Jacobo Dayán: Sí, en el sentido de que sin ella, que incita a comer del fruto de la ciencia del bien y el mal, no seríamos humanos. Recuerda que en muchas tradiciones la serpiente está asociada con la sabiduría. Simboliza, tal y como yo lo veo, la capacidad no sólo de pensar, sino también, y por ello mismo, la capacidad de poder transgredir un ordenamiento divino.
Javier Sicilia: Lanza del Vasto, al que cité cuando hablamos de la proporción y el límite, tiene un libro que dedica a interpretar los primeros capítulos del Génesis, los que se refieren a la Creación y a la Caída. Su título es Ascenso de las almas vivas, que luego continuó en un capítulo del Umbral de la vida interior. Lanza era católico y como tal miraba la Caída como una desobediencia de naturaleza metafísica que trastocó la armonía del mundo, es decir, como un pecado de origen —un tropiezo, una equivocación, es la etimología de pecado—. De hecho, el capítulo del Umbral al que me refiero lleva por título “Del pecado original”. Lanza ve así en el acto de comer del fruto de la ciencia del bien y del mal no una liberación, sino una descomposición del ser que, al dividir el conocimiento —hecho, según él, para la contemplación y el cuidado del mundo que es el mismo paraíso—, lo convirtió en ese ser dual al que te refieres, capaz de las acciones más terribles y las más sublimes. Lanza lo explica desentrañando el sentido que tienen las palabras fruto y comer. Fruto, dice, es gozo y provecho; comer, apropiarse de algo con violencia para reducirlo a uno mismo. El pecado es así el hecho de haber corrompido el conocimiento con el fin de aprovecharlo y utilizarlo para dominar, tal y como lo pensaba Roger Bacon, al que cité cuando expuse el pensamiento de Illich. De alguna forma, Lanza llegó por otros caminos a una crítica de la modernidad semejante a la del propio Illich:
Al arrancar el fruto —escribió—, al morderlo, al comerlo, Adán lo separó del árbol y, poseedor de un conocimiento demasiado grande para él, perdió su equilibrio nativo cayendo en la inquietud y el movimiento. Ambos engendraron la multiplicación de los deseos, de las codicias, de las curiosidades [...]. De allí surgieron las babeles de la civilización, con su cortejo de miseria, servidumbres y rebeliones; y la guerra, salida del orgullo de los ricos, los doctos y los poderosos. No hay más que abandonarse a las pendientes de la historia, seguir las solicitudes del mundo, resignarse a las exigencias de los nuevos tiempos, para desembocar en las catástrofes.

━━━━━━

● Tarea a: Reproduce completo y sin ningún cambio el texto proporcionado.

━━━━━━

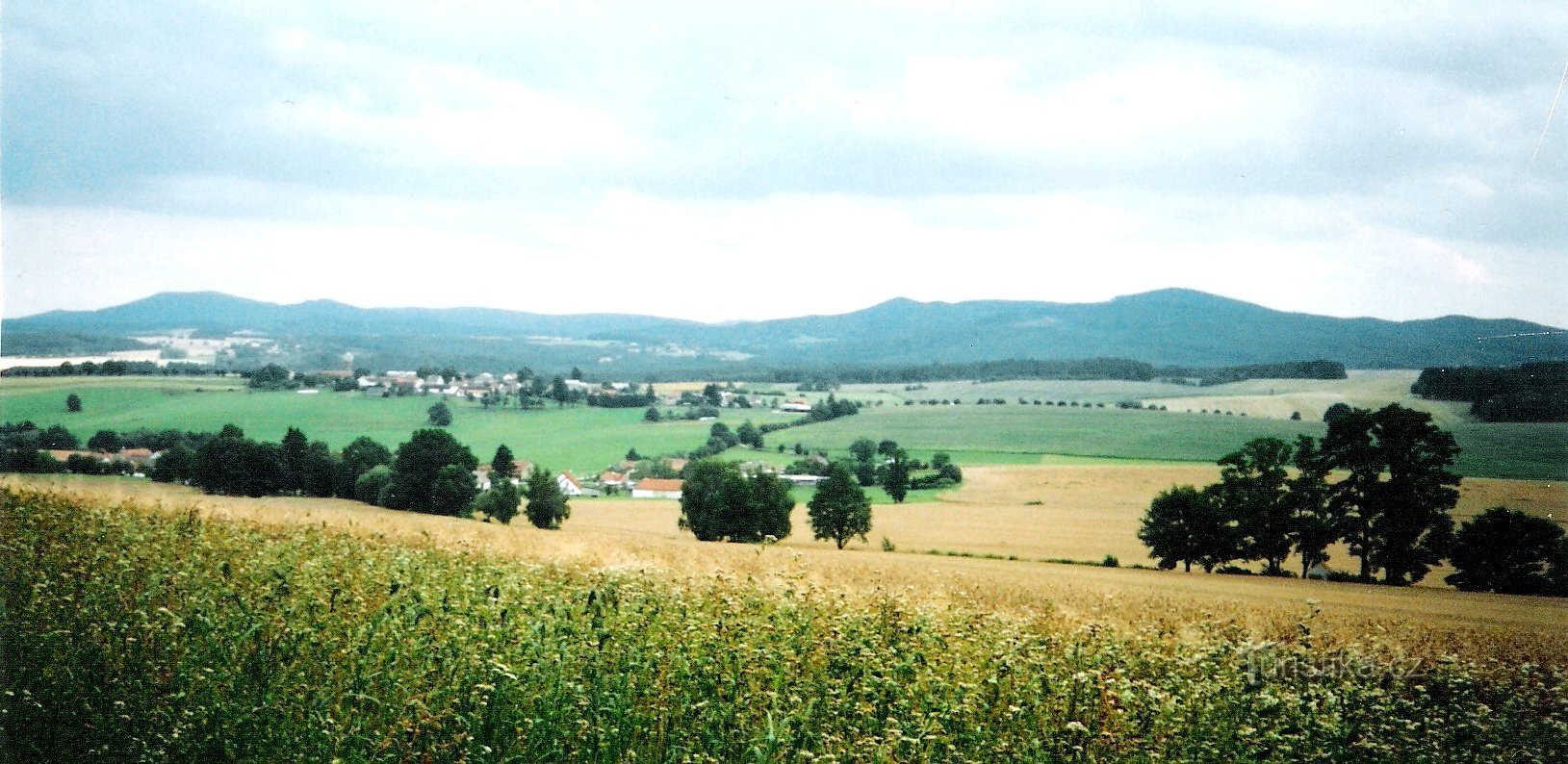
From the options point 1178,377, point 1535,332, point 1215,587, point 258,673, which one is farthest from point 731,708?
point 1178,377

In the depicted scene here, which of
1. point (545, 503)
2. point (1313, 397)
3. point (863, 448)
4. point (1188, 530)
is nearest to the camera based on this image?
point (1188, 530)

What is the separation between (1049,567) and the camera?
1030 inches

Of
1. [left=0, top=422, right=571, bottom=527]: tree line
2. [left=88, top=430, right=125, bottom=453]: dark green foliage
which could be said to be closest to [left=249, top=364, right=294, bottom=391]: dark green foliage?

━━━━━━

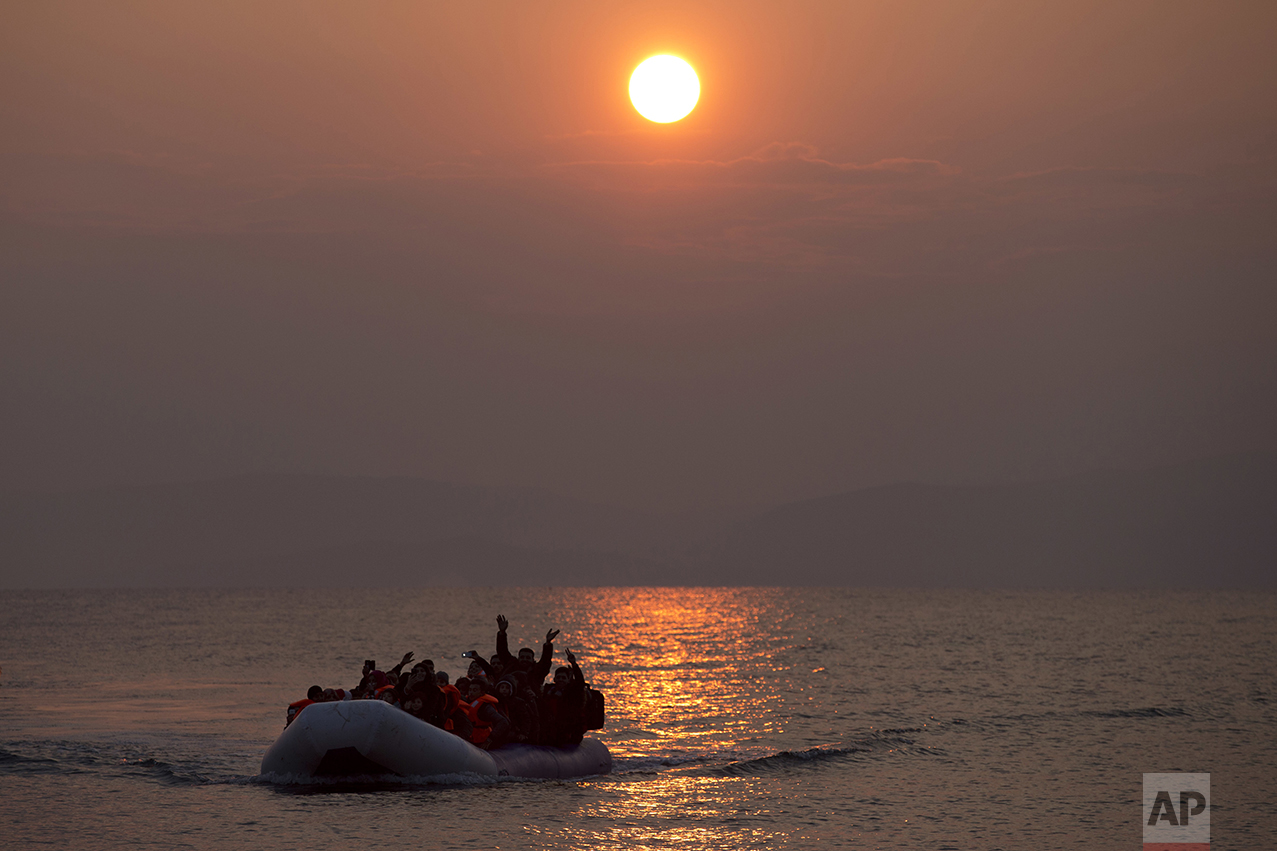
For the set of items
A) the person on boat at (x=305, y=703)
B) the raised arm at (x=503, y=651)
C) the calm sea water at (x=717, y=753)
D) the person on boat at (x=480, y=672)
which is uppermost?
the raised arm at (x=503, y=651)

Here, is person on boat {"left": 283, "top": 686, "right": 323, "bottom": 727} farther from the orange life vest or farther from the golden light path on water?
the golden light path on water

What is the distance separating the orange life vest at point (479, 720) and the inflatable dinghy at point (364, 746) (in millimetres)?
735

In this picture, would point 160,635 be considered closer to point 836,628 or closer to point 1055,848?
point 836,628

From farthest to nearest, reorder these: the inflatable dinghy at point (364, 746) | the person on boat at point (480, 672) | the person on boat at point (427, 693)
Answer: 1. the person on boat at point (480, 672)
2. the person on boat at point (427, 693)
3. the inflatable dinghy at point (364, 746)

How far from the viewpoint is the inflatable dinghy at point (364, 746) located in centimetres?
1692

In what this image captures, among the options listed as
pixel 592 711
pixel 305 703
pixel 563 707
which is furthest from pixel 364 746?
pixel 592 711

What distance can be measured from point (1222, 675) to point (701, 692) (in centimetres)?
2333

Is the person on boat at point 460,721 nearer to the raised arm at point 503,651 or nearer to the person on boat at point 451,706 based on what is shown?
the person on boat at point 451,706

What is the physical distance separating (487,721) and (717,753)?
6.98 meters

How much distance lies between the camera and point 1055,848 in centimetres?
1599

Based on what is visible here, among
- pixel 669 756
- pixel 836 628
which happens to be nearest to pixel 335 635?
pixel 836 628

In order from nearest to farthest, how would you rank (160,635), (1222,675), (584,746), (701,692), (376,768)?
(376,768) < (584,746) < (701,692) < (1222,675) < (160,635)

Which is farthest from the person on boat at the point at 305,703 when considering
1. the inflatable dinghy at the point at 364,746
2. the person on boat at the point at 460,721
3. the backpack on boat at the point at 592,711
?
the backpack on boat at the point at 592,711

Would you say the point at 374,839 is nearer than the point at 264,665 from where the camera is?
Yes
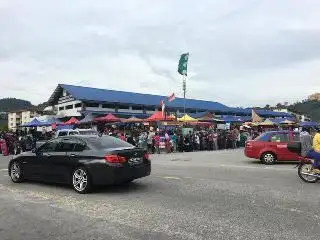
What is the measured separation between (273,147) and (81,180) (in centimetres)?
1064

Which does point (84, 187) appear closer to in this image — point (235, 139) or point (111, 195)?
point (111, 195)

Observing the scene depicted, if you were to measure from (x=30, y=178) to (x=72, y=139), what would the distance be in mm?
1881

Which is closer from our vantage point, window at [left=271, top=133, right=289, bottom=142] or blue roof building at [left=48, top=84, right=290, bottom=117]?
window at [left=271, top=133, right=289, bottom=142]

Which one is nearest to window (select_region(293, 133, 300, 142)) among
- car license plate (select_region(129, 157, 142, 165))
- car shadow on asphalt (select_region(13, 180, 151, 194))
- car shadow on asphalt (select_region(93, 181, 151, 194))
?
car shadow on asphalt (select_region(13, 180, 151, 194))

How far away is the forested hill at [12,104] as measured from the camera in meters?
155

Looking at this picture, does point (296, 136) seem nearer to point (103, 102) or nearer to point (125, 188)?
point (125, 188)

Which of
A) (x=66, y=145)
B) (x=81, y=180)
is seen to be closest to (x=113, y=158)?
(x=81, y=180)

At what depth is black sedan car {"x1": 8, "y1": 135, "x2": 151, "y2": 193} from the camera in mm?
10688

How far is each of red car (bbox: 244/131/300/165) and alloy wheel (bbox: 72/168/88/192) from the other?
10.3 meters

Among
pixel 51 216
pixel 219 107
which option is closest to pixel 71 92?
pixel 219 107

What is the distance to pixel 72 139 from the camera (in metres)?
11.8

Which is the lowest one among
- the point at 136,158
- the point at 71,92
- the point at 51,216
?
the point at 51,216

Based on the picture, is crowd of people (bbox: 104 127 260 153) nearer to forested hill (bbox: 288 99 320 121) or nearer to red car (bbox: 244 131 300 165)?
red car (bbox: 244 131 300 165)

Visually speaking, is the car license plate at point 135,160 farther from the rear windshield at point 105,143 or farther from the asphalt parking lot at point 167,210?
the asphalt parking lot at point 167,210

━━━━━━

● Tarea b: Convierte en un CSV de dos columnas, enunciado y respuesta, el tramo del listado que va desde la línea con "What is the separation" hasta la línea con "1030 inches", ambas incluidas. Pon una fila por cada par, con cada campo entre comillas y los saltos de línea cambiados por espacios.

● Respuesta correcta a:
Jacobo Dayán: Sí, en el sentido de que sin ella, que incita a comer del fruto de la ciencia del bien y el mal, no seríamos humanos. Recuerda que en muchas tradiciones la serpiente está asociada con la sabiduría. Simboliza, tal y como yo lo veo, la capacidad no sólo de pensar, sino también, y por ello mismo, la capacidad de poder transgredir un ordenamiento divino.
Javier Sicilia: Lanza del Vasto, al que cité cuando hablamos de la proporción y el límite, tiene un libro que dedica a interpretar los primeros capítulos del Génesis, los que se refieren a la Creación y a la Caída. Su título es Ascenso de las almas vivas, que luego continuó en un capítulo del Umbral de la vida interior. Lanza era católico y como tal miraba la Caída como una desobediencia de naturaleza metafísica que trastocó la armonía del mundo, es decir, como un pecado de origen —un tropiezo, una equivocación, es la etimología de pecado—. De hecho, el capítulo del Umbral al que me refiero lleva por título “Del pecado original”. Lanza ve así en el acto de comer del fruto de la ciencia del bien y del mal no una liberación, sino una descomposición del ser que, al dividir el conocimiento —hecho, según él, para la contemplación y el cuidado del mundo que es el mismo paraíso—, lo convirtió en ese ser dual al que te refieres, capaz de las acciones más terribles y las más sublimes. Lanza lo explica desentrañando el sentido que tienen las palabras fruto y comer. Fruto, dice, es gozo y provecho; comer, apropiarse de algo con violencia para reducirlo a uno mismo. El pecado es así el hecho de haber corrompido el conocimiento con el fin de aprovecharlo y utilizarlo para dominar, tal y como lo pensaba Roger Bacon, al que cité cuando expuse el pensamiento de Illich. De alguna forma, Lanza llegó por otros caminos a una crítica de la modernidad semejante a la del propio Illich:
Al arrancar el fruto —escribió—, al morderlo, al comerlo, Adán lo separó del árbol y, poseedor de un conocimiento demasiado grande para él, perdió su equilibrio nativo cayendo en la inquietud y el movimiento. Ambos engendraron la multiplicación de los deseos, de las codicias, de las curiosidades [...]. De allí surgieron las babeles de la civilización, con su cortejo de miseria, servidumbres y rebeliones; y la guerra, salida del orgullo de los ricos, los doctos y los poderosos. No hay más que abandonarse a las pendientes de la historia, seguir las solicitudes del mundo, resignarse a las exigencias de los nuevos tiempos, para desembocar en las catástrofes.

● Respuesta correcta b:
enunciado,respuesta
"What is the separation between (1049,567) and the camera?","1030 inches"